--- MATERIAL FOR THIS EXERCISE ---

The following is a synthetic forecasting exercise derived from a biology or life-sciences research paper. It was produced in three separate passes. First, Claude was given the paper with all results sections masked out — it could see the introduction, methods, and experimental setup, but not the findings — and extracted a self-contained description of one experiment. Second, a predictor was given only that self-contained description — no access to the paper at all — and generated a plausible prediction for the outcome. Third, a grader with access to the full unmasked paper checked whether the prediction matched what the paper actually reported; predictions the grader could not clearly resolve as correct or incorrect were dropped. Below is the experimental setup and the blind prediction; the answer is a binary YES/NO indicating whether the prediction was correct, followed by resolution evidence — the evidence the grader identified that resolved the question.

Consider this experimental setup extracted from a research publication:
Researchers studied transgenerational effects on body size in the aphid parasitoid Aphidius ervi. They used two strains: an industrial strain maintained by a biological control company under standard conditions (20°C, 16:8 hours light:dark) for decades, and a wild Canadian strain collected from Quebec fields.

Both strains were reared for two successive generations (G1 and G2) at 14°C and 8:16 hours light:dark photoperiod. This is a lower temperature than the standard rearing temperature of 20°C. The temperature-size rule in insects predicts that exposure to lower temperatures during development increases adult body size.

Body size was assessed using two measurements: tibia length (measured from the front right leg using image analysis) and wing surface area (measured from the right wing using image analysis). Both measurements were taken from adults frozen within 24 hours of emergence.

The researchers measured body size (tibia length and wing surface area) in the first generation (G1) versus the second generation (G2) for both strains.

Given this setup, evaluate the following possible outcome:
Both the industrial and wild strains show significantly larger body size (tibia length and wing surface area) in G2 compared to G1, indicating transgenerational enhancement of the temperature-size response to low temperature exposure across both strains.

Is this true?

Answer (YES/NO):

---

→ WORK INSTRUCTION
Word for word, give the records again.

→ EXERCISE ANSWER
The following is a synthetic forecasting exercise derived from a biology or life-sciences research paper. It was produced in three separate passes. First, Claude was given the paper with all results sections masked out — it could see the introduction, methods, and experimental setup, but not the findings — and extracted a self-contained description of one experiment. Second, a predictor was given only that self-contained description — no access to the paper at all — and generated a plausible prediction for the outcome. Third, a grader with access to the full unmasked paper checked whether the prediction matched what the paper actually reported; predictions the grader could not clearly resolve as correct or incorrect were dropped. Below is the experimental setup and the blind prediction; the answer is a binary YES/NO indicating whether the prediction was correct, followed by resolution evidence — the evidence the grader identified that resolved the question.

Consider this experimental setup extracted from a research publication:
Researchers studied transgenerational effects on body size in the aphid parasitoid Aphidius ervi. They used two strains: an industrial strain maintained by a biological control company under standard conditions (20°C, 16:8 hours light:dark) for decades, and a wild Canadian strain collected from Quebec fields.

Both strains were reared for two successive generations (G1 and G2) at 14°C and 8:16 hours light:dark photoperiod. This is a lower temperature than the standard rearing temperature of 20°C. The temperature-size rule in insects predicts that exposure to lower temperatures during development increases adult body size.

Body size was assessed using two measurements: tibia length (measured from the front right leg using image analysis) and wing surface area (measured from the right wing using image analysis). Both measurements were taken from adults frozen within 24 hours of emergence.

The researchers measured body size (tibia length and wing surface area) in the first generation (G1) versus the second generation (G2) for both strains.

Given this setup, evaluate the following possible outcome:
Both the industrial and wild strains show significantly larger body size (tibia length and wing surface area) in G2 compared to G1, indicating transgenerational enhancement of the temperature-size response to low temperature exposure across both strains.

Is this true?

Answer (YES/NO):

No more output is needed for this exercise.